Wednesday, 20 April 2016

Race to Cradock - Baroda to Newlands

Big trucks passing at speed are intimidating when you have spent two days riding through areas so remote that many hours pass without seeing any vehicles or even people. We rode down the tar keeping an eye out for the rumbling monsters that lumbered passed at regular intervals. As they drew close we slowed down and moved well clear of the road.

The turnoff toward Spekboomberg offered relief from the trucks. We progressed along this dirt track without incident until we had to make our way between the outbuildings and staff housing of a farm. I followed Casper down a road that quickly became a little scratchy.
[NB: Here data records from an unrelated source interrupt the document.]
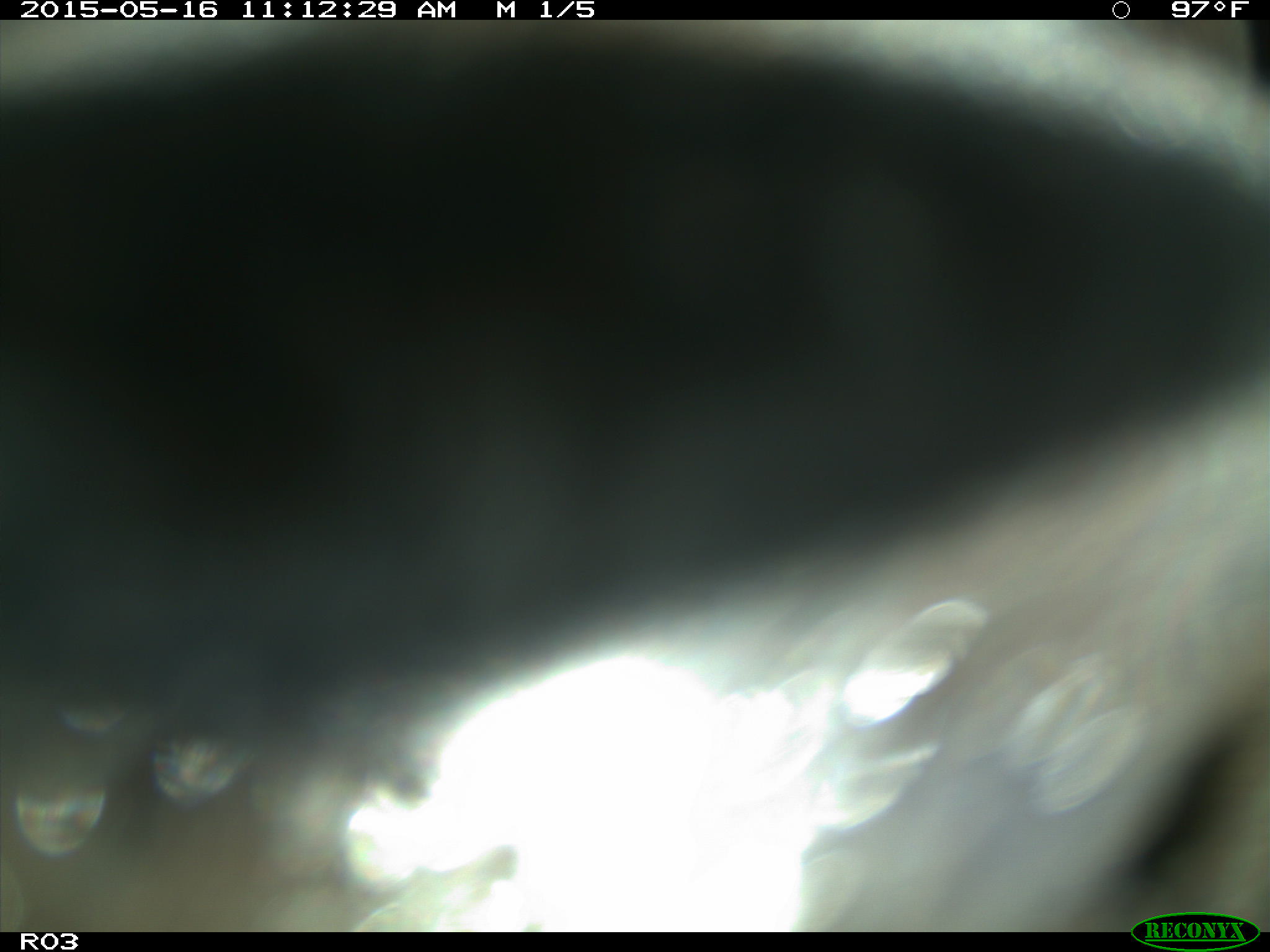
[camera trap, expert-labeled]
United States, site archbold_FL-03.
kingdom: Animalia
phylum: Chordata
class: Mammalia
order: Artiodactyla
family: Bovidae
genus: Bos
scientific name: Bos taurus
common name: domestic cow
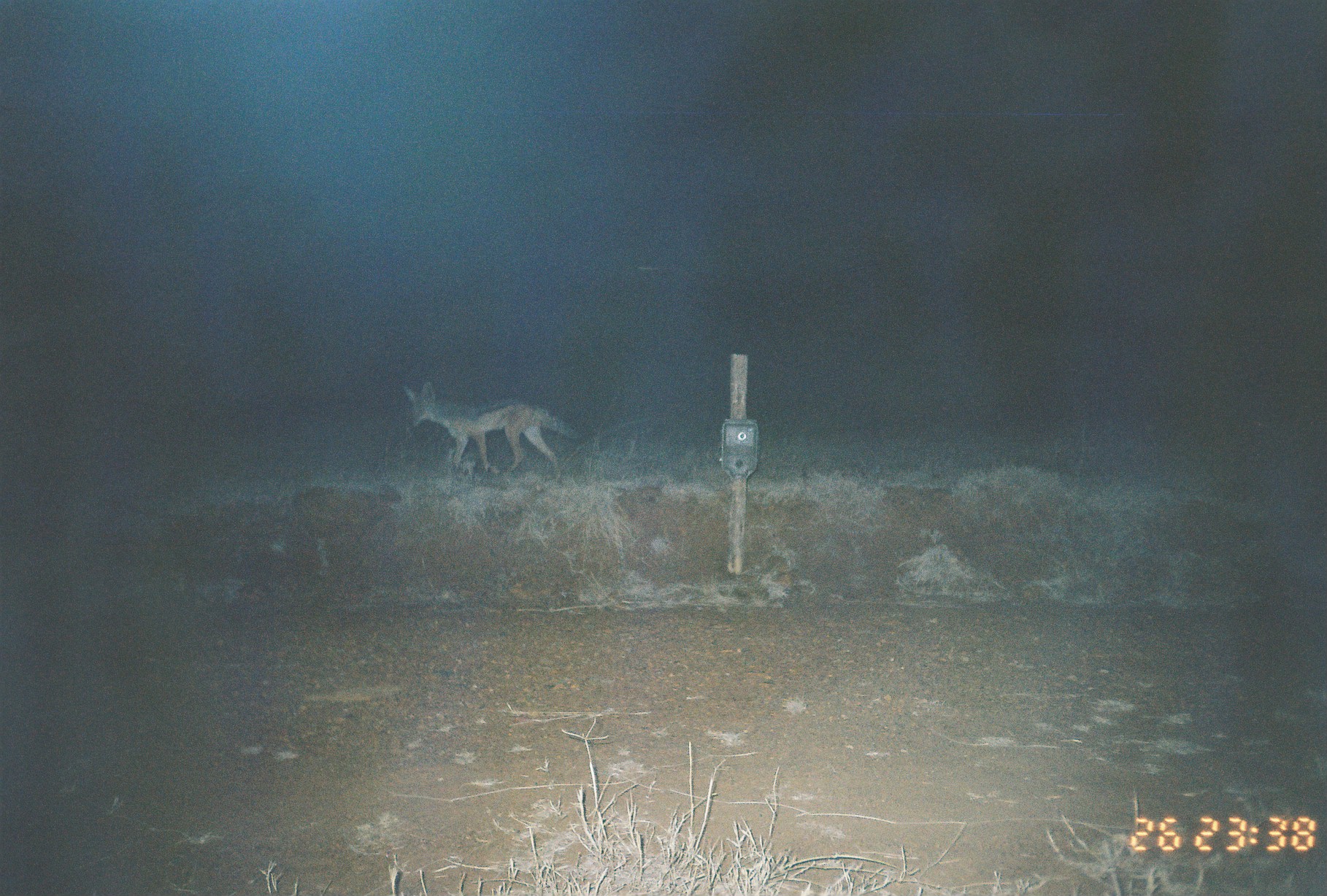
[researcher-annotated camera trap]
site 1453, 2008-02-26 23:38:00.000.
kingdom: Animalia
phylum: Chordata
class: Mammalia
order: Carnivora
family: Canidae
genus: Lupulella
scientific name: Lupulella mesomelas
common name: black-backed jackal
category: canis mesomelas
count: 1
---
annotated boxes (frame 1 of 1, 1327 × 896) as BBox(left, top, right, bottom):
canis mesomelas: BBox(402, 381, 582, 481)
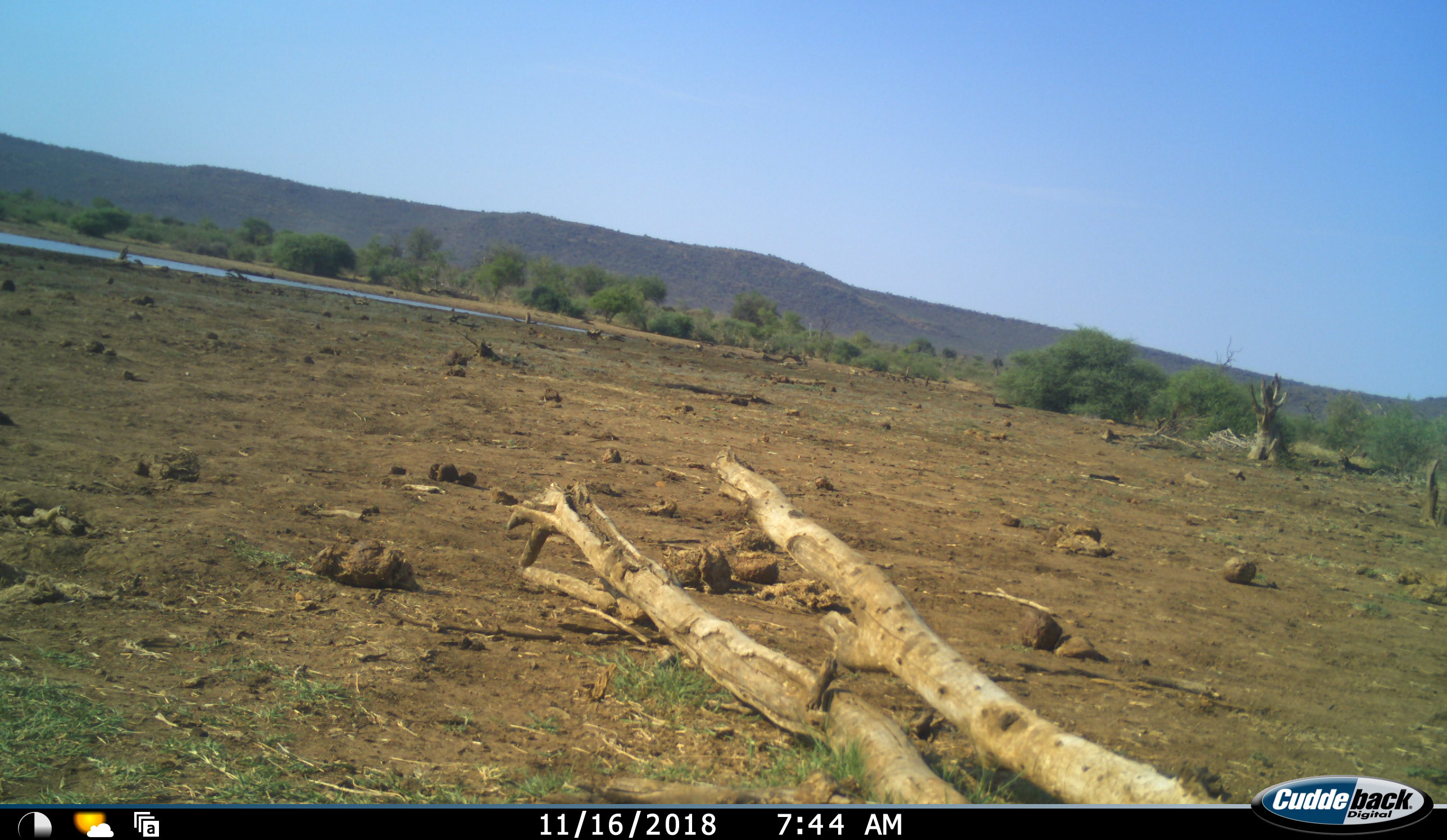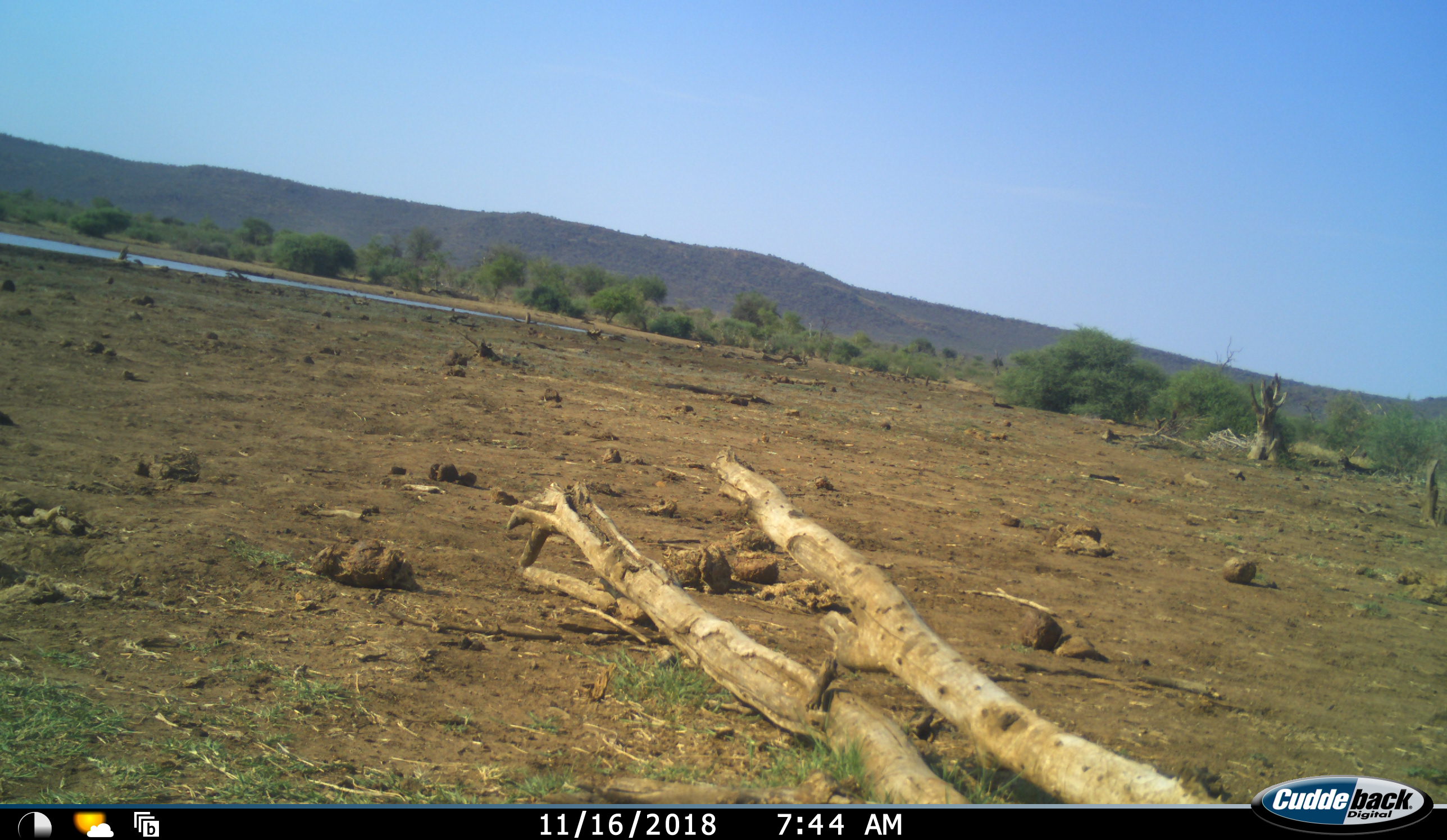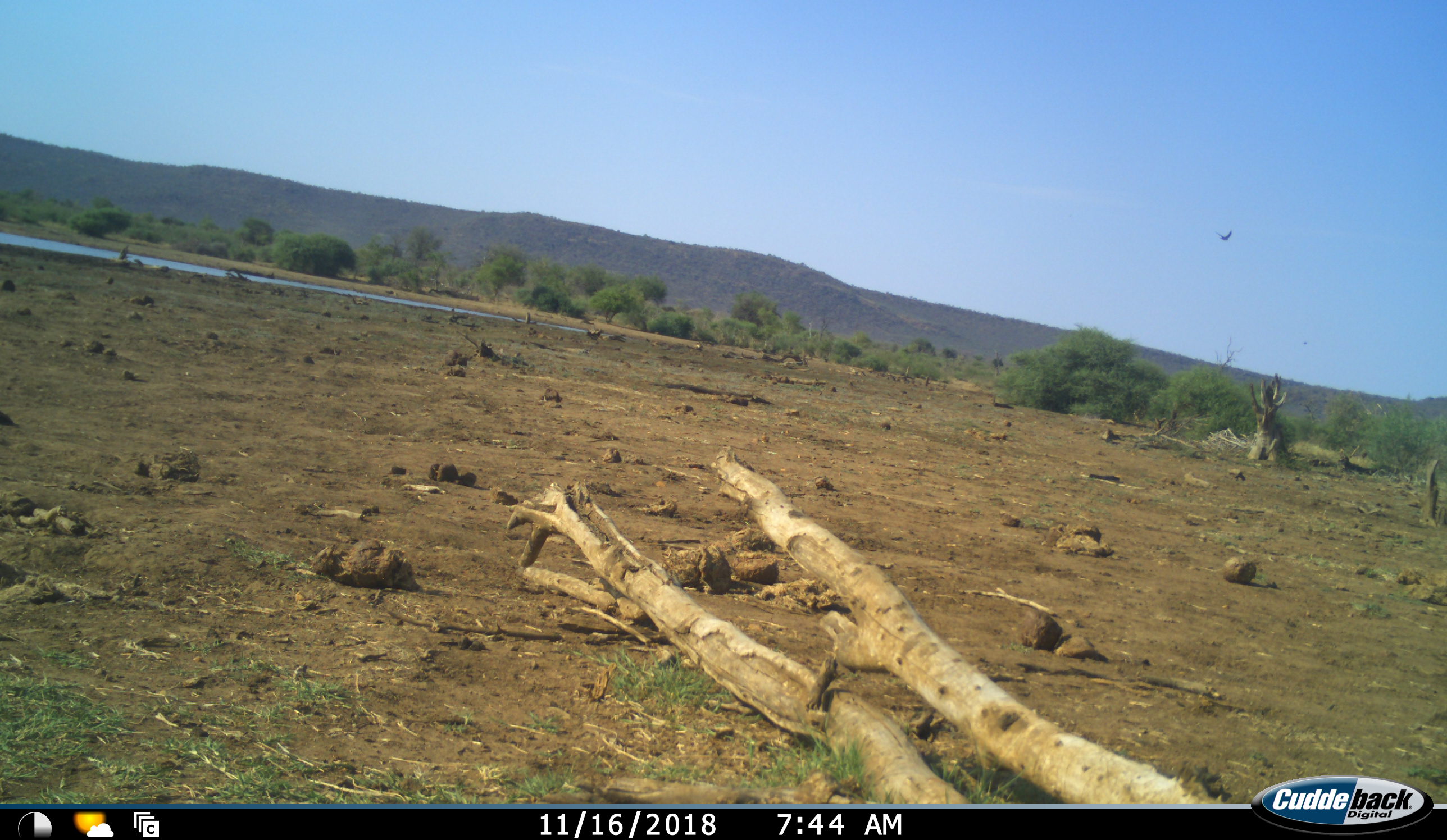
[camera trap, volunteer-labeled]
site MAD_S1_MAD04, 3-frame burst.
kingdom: Animalia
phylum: Chordata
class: Aves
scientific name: Aves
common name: bird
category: birdother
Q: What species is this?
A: Birdother (bird) (Aves).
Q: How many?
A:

I called him to a stop and after a short consultation doubled back and found the right track that would take us to the entrance of the game reserve.

A sign on the reserve gate warned people entering the reserve to watch out for dangerous animals. I can attest from personal experience that suchlike animals do in fact exist in that reserve. I had an uncomfortable standoff a few years ago in the dead of night. I wasn't looking forward to a repeat performance. My anxiety levels served to keep any thought of sleep at bay. I breathed a sigh of relief when the exit gate closed behind me.

Once through the reserve we had a short section of tar before the last dirt road that would take us to the new support station at Newlands farm. Five minutes short of the support station I started falling asleep. I tried walking a bit to stave off the sleep monsters but to no effect. You would think that you could force yourself to stay awake for just 5 minutes. After all, 5 minutes is nothing. In spite of trying to reason with myself I couldn't move forward. The power nap is the perfect solution for situations like that. But 5 minutes short of a support station - really! The only solution was to flip over and feed the monsters. I gave them a solid 5 minutes at the trough before we got back on our bikes and rode through to the house.

It was 00:50. The first thing we noticed was the array of bikes propped up against the back stoep. It seemed there was quite a contingent snuggled down for the night. The second noticeable event was meeting the support station host. I'm bad with names so I can't remember her name. What I do remember is the fast and friendly service we got. It was efficient and delivered with no fuss. In 15 minutes bottles and bodies were replenished and we were back out on the trail. Try pitching up at a strangers place in the city for 15 minutes the wrong side of midnight and see what the reception is like. The folk who man the support stations along the length of the Freedom Trail are cut from very special cloth.